I was going to describe my Abstract Gateway Object in this post, but during a conversation with a fellow developer it was suggested that I should take a moment to describe a Concrete Service Object, as there was still a bit of confusion in his mind about how I use the Abstract Service Object.

To recap a bit, I have an Abstract Service Object and it is used as an extension point for most of my Concrete Service Objects.

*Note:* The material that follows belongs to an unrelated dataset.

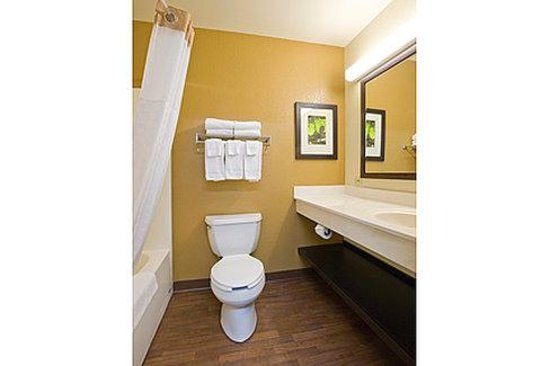 Extended Stay America - Los Angeles - Torrance Blvd.: Bathroom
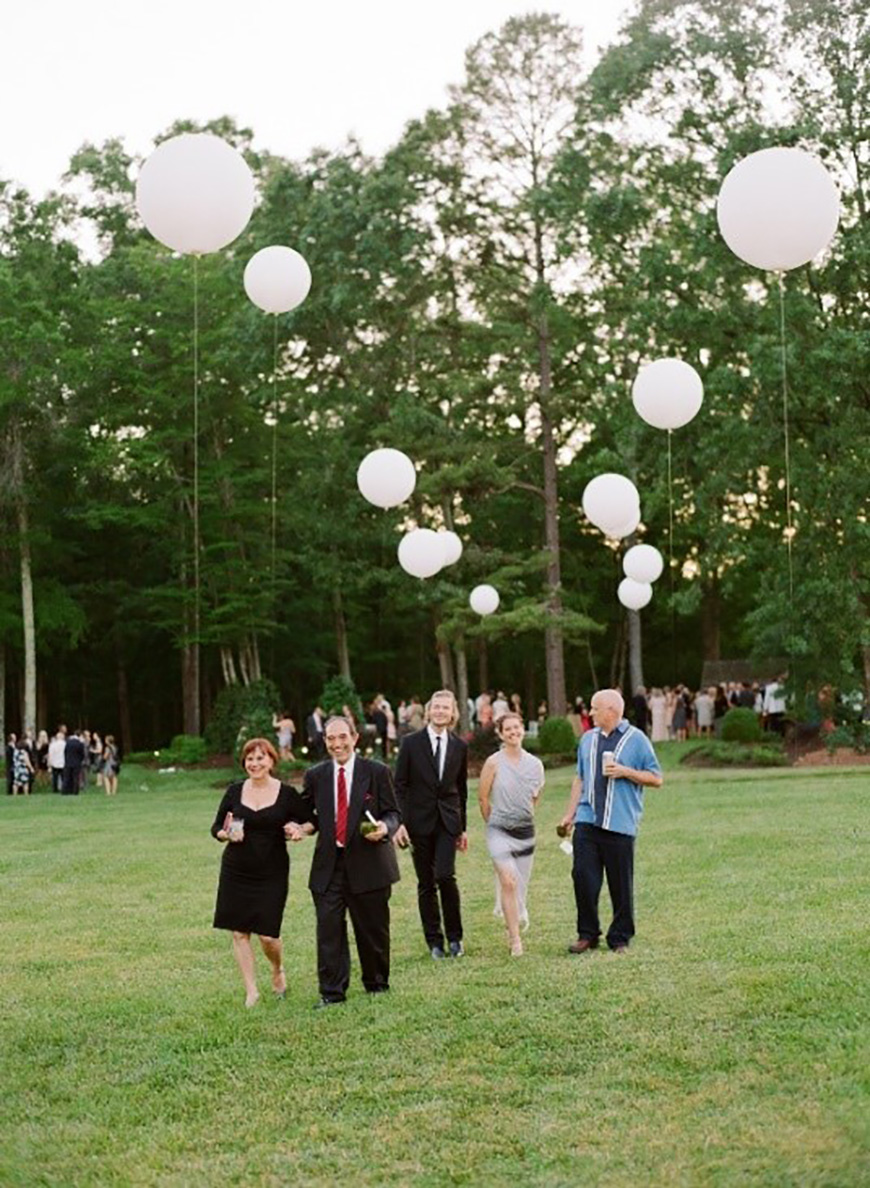 Styling outdoors at your wedding reception - Balloons | CHWV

Perhaps a bit more of a definition is in order.

  • The Abstract Service Object
  • Is never instantiated as an object.
  • Cannot be used as is.
  • Is only ever used as a base object for Concrete Service Objects.
  • There is only one Abstract Service Object, called AbstractService.cfc.
  • Does not have any Transfer classes associated with it.
  • Concrete Service Objects
  • Are instantiated as objects.
  • Methods on them are called by Controllers, other Concrete Service Objects and Business Objects.
  • Most extend AbstractService.cfc.
  • There are many Concrete Service Objects, e.g., UserService.cfc, ProductService.cfc, ReviewService.cfc, etc.
  • Have one "main" Transfer class associated with them, but can interact with others via code specific to the Concrete Service.

I'll digress for a moment to discuss the comment that "Most extend AbstractService.cfc." Really, the Abstract Service Object is a starting point for all Service Objects that persist their data in a database, like UserService, ProductService, etc. If a Service Object does not persist data in a database, it really gains nothing by extending AbstractService. For example, I have a CartService Object, which only persists data in the session scope. Therefore my CartService Object does not extend AbstractService.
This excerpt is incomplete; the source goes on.